Ein High Fantasy Auftakt, der unter die Haut geht – politisch, emotional und absolut fesselnd.
Black Witch – Prophezeiung von Laurie Forest
Kennt ihr das Gefühl, wenn ein Buch schon eine ganze Weile im Regal steht und ihr spürt, dass es euch gefallen wird – aber ihr greift trotzdem aus irgendeinem Grund nie danach? So ging es mir mit Black Witch. Und jetzt, da ich den ersten Band endlich gelesen habe, frage ich mich ernsthaft: Warum habe ich so lange gewartet?
Worum geht’s?
Elloren Gardner ist die Enkelin der legendären Schwarzen Hexe – einer Frau, deren Macht einst den Reichskrieg entschied. Doch im Gegensatz zu ihrer Großmutter scheint Elloren keinerlei Magie zu besitzen. In einer Welt, in der magische Kraft über gesellschaftlichen Status entscheidet, ist das eine Schwäche – besonders für jemanden mit ihrem Namen. Als sie ihren langgehegten Traum verwirklichen darf und an die Universität von Verpax geht, wird ihr schnell klar: Ihr Name allein reicht aus, um Misstrauen, Hass und Furcht zu säen. Besonders in einer Umgebung, die Völker aller Art willkommen heißt – darunter auch die verhassten Icarale. Was beginnt wie eine klassische Coming-of-Age-Fantasy, entwickelt sich bald zu einem tiefgründigen, politisch aufgeladenen Abenteuer mit hochaktuellen Themen wie Rassismus, Vorurteile, Machtmissbrauch und Rebellion.
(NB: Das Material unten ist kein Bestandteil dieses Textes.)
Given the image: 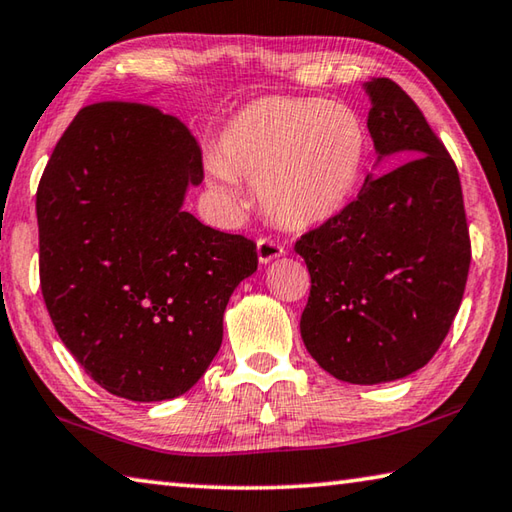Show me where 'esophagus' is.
<instances>
[{
  "label": "esophagus",
  "instance_id": "1",
  "mask_svg": "<svg viewBox=\"0 0 512 512\" xmlns=\"http://www.w3.org/2000/svg\"><path fill=\"white\" fill-rule=\"evenodd\" d=\"M256 251H258V261H261L263 265L272 263V261H276V258H281L285 254V249L274 238H258Z\"/></svg>",
  "mask_w": 512,
  "mask_h": 512
}]
</instances>
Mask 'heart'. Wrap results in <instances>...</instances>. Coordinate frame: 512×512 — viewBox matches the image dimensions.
<instances>
[{"mask_svg": "<svg viewBox=\"0 0 512 512\" xmlns=\"http://www.w3.org/2000/svg\"><path fill=\"white\" fill-rule=\"evenodd\" d=\"M366 130L353 107L321 98H261L240 110L218 137L206 173L233 209L238 179L288 229H310L342 213L360 186Z\"/></svg>", "mask_w": 512, "mask_h": 512, "instance_id": "1", "label": "heart"}]
</instances>
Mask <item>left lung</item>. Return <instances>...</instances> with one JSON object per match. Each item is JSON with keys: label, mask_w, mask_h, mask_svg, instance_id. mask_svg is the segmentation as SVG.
I'll list each match as a JSON object with an SVG mask.
<instances>
[{"label": "left lung", "mask_w": 512, "mask_h": 512, "mask_svg": "<svg viewBox=\"0 0 512 512\" xmlns=\"http://www.w3.org/2000/svg\"><path fill=\"white\" fill-rule=\"evenodd\" d=\"M364 92L375 166L402 164L366 175L357 200L294 251L312 281L301 315L308 353L337 380L382 384L423 369L443 344L468 281L470 236L459 170L418 105L389 78Z\"/></svg>", "instance_id": "1"}]
</instances>
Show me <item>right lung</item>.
Segmentation results:
<instances>
[{
  "mask_svg": "<svg viewBox=\"0 0 512 512\" xmlns=\"http://www.w3.org/2000/svg\"><path fill=\"white\" fill-rule=\"evenodd\" d=\"M202 155L175 116L96 103L53 148L35 195L40 285L62 344L112 396H182L222 344L256 245L184 211Z\"/></svg>",
  "mask_w": 512,
  "mask_h": 512,
  "instance_id": "1",
  "label": "right lung"
}]
</instances>
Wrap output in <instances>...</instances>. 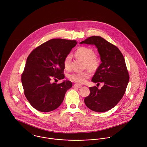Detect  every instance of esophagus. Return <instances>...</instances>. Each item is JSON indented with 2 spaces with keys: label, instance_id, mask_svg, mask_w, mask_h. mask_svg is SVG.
<instances>
[{
  "label": "esophagus",
  "instance_id": "1",
  "mask_svg": "<svg viewBox=\"0 0 147 147\" xmlns=\"http://www.w3.org/2000/svg\"><path fill=\"white\" fill-rule=\"evenodd\" d=\"M74 87L77 88H82V85H79V84H76L74 85Z\"/></svg>",
  "mask_w": 147,
  "mask_h": 147
}]
</instances>
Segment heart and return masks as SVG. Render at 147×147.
I'll return each mask as SVG.
<instances>
[{
  "instance_id": "heart-1",
  "label": "heart",
  "mask_w": 147,
  "mask_h": 147,
  "mask_svg": "<svg viewBox=\"0 0 147 147\" xmlns=\"http://www.w3.org/2000/svg\"><path fill=\"white\" fill-rule=\"evenodd\" d=\"M75 55L85 61V66L91 70H95L99 65V60L95 55L92 49L86 47H80L75 52ZM71 55L68 54L63 60V65L66 70L71 68ZM91 76V72L89 70L84 71H75L69 75V78L78 84H84Z\"/></svg>"
}]
</instances>
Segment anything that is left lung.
Wrapping results in <instances>:
<instances>
[{
	"label": "left lung",
	"mask_w": 147,
	"mask_h": 147,
	"mask_svg": "<svg viewBox=\"0 0 147 147\" xmlns=\"http://www.w3.org/2000/svg\"><path fill=\"white\" fill-rule=\"evenodd\" d=\"M94 45L98 49L102 63L92 78L94 83L103 82L100 89L90 87V93L85 103L90 110L106 112L114 107L123 96L129 76L124 57L117 47L100 36H91L80 42Z\"/></svg>",
	"instance_id": "left-lung-1"
}]
</instances>
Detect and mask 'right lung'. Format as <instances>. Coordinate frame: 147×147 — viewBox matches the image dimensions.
I'll use <instances>...</instances> for the list:
<instances>
[{"instance_id": "1", "label": "right lung", "mask_w": 147, "mask_h": 147, "mask_svg": "<svg viewBox=\"0 0 147 147\" xmlns=\"http://www.w3.org/2000/svg\"><path fill=\"white\" fill-rule=\"evenodd\" d=\"M77 44L76 40L51 39L32 51L22 74L26 97L31 106L41 112L57 109L66 91L72 87L69 81L57 84L52 78H65L63 60Z\"/></svg>"}]
</instances>
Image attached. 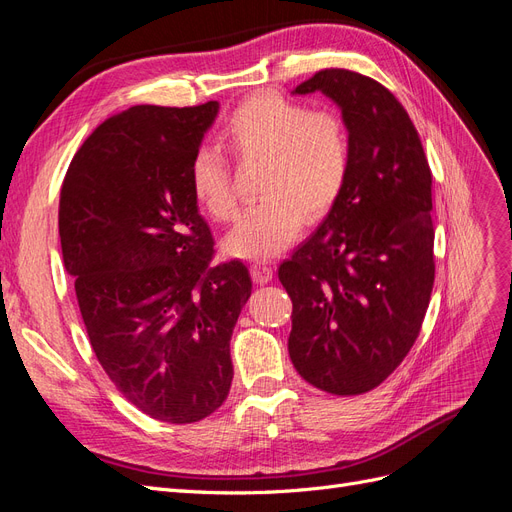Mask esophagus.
<instances>
[{"mask_svg": "<svg viewBox=\"0 0 512 512\" xmlns=\"http://www.w3.org/2000/svg\"><path fill=\"white\" fill-rule=\"evenodd\" d=\"M252 277H254L256 284H267V282H271L273 269H271V265H267V262H254Z\"/></svg>", "mask_w": 512, "mask_h": 512, "instance_id": "obj_1", "label": "esophagus"}]
</instances>
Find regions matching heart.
<instances>
[{
  "label": "heart",
  "instance_id": "heart-1",
  "mask_svg": "<svg viewBox=\"0 0 512 512\" xmlns=\"http://www.w3.org/2000/svg\"><path fill=\"white\" fill-rule=\"evenodd\" d=\"M220 145L243 164H258L262 200L245 209L224 239L230 256L262 260L282 254L303 222L327 218L350 175V136L344 119L277 94L252 96L226 119ZM192 194L213 220H230L237 194L222 151L203 147L190 164Z\"/></svg>",
  "mask_w": 512,
  "mask_h": 512
}]
</instances>
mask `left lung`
<instances>
[{
	"instance_id": "obj_1",
	"label": "left lung",
	"mask_w": 512,
	"mask_h": 512,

Langsamer Einstieg? Nein – ein Ankommen.
Ich habe es geliebt, wie mich das Buch ganz sanft an die Hand genommen hat. Kein hektischer Prolog, keine überstürzte Action – sondern ein Einstieg, der sich anfühlt wie eine warme Umarmung. Man darf die Charaktere erst einmal kennenlernen, die Welt begreifen, die feinen Zwischentöne spüren. Und genau das hat für mich den Zauber ausgemacht. Laurie Forest schenkt uns Zeit, uns zu verlieben – in Elloren, in ihre Brüder, ihre Mitbewohnerinnen, ihre Verbündeten. Und wenn die Geschichte dann an Fahrt aufnimmt, ist man emotional längst tief verwurzelt.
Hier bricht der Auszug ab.